| France   
 
  
                
                 Une mobilisation forte, surtout dans les régions Mathieu Magnaudeix et Stephane Alliès * Pari gagné. Le jour où Pôle emploi annonce une nouvelle hause du
          chômage  (toutes catégories confondues, les demandeurs d'emploi
          sont désormais 4 millions en Franc e), les manifestations contre la
          réforme des retraites ont fait le plein. «On
          est à 2 millions et plus»,
          s'avançait François Chérèque, en tête du cortège parisien. «C'est
          un peu plus fort que ce que l'on imaginait. Le nombre d'arrêts de
          travail dans le privé est impressionnant, des salariés du privé
          isolés se sont débrouillés pour venir par leurs propres moyens et
          le public a beaucoup plus mobilisé que le 27 mai»,
        renchérissait son camarade de la CGT, Bernard Thibault.    Bilan
          final: la CGT annonce près de deux millions, la CFDT un peu plus, le
          ministère de l'intérieur moins de 800.000. L'essentiel n'est pas
          dans cette guerre de chiffres. Fin mai, selon les syndicats, ils
          n'étaient qu'un million. On est donc presque revenu aux scors des
          manifs anti-crise du début d'année 2009. De quoi redonner du baume
          au cœur aux leaders syndicaux. «Une
          telle mobilisation un 24 juin, c'est exceptionnel»,
          s'est réjoui le patron de la CGT. Logiquement, le ministre du
          travail Eric Woerth a joué les rabat-joie, soulignant en début de
          soirée que la mobilisation était légèrement plus faible qu'en
          2003, année de la précédente réforme des retraites.
+++
**Consigne 1:**
Indiquez si chaque affirmation concorde avec le texte fourni (oui ou non), en citant mot pour mot le passage décisif : (a) le ministère de l'intérieur compte moins de 800.000 manifestants ; (b) fin mai, les syndicats recensaient deux millions de manifestants ; (c) Eric Woerth juge la mobilisation plus forte qu'en 2003.
**Consigne 2:**
En une à trois phrases, expliquez sur quoi Bernard Thibault fonde, d'après le texte fourni, l'affirmation « C'est un peu plus fort que ce que l'on imaginait ».

**Contenu des données:**
+++
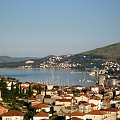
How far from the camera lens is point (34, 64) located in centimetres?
11475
+++
**Résultat attendu 1:**
(a) Oui : « le ministère de l'intérieur moins de 800.000 ».
(b) Non : « Fin mai, selon les syndicats, ils n'étaient qu'un million. »
(c) Non : « la mobilisation était légèrement plus faible qu'en 2003 ».

**Résultat attendu 2:**
Il s'appuie sur le nombre impressionnant d'arrêts de travail dans le privé. Il ajoute que des salariés du privé isolés sont venus par leurs propres moyens. Enfin, le public s'est beaucoup plus mobilisé que le 27 mai.